(Stored data)
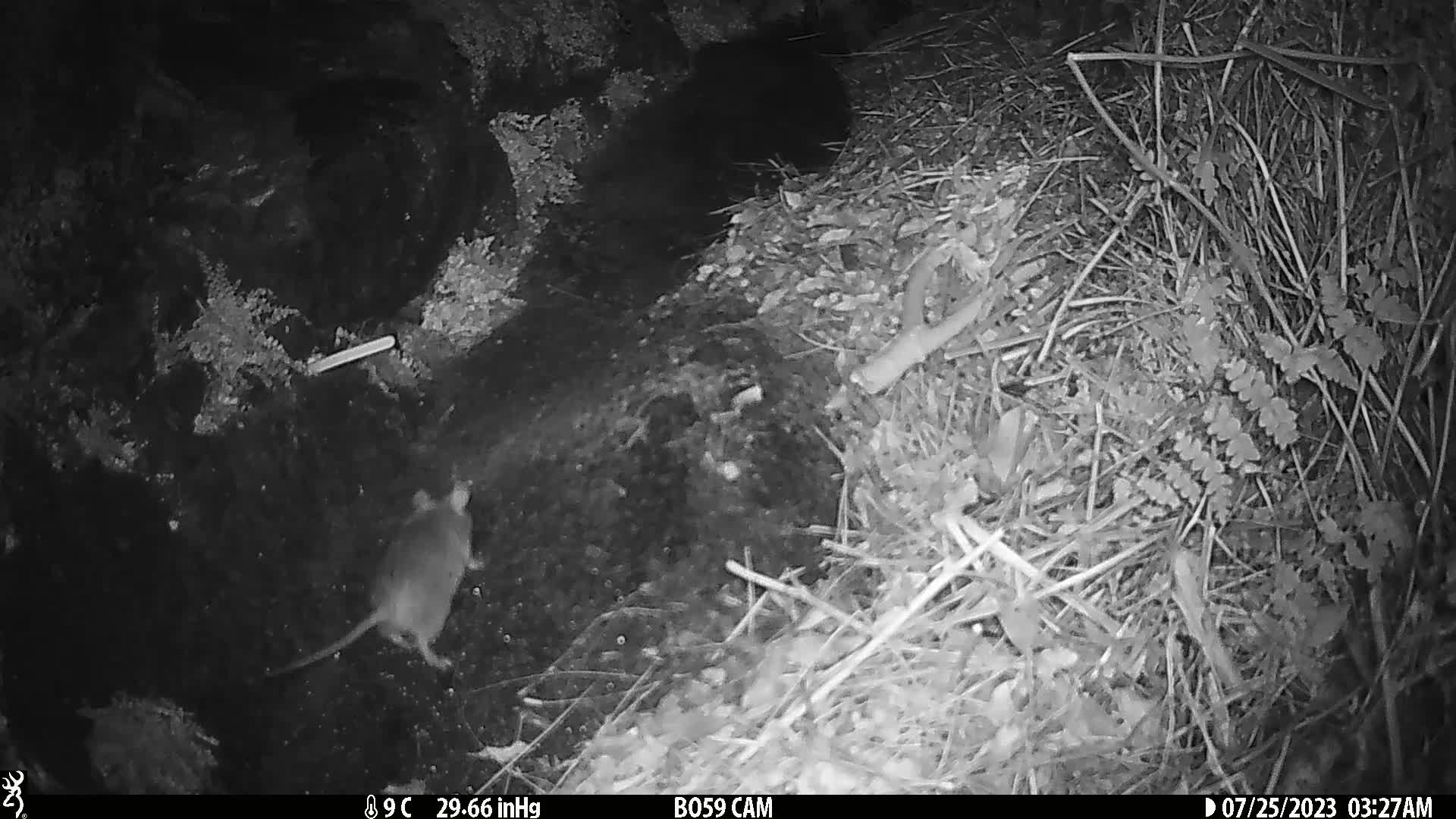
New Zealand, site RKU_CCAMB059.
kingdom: Animalia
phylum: Chordata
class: Mammalia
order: Rodentia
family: Muridae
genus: Rattus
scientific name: Rattus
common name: rat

- [WORK TASK]: The answer should be an exact copy of the lines from the one containing "phylum: Chordata" through the last line of the entries, both included.

- [RESULT OF THIS TASK]:
phylum: Chordata
class: Mammalia
order: Rodentia
family: Muridae
genus: Rattus
scientific name: Rattus
common name: rat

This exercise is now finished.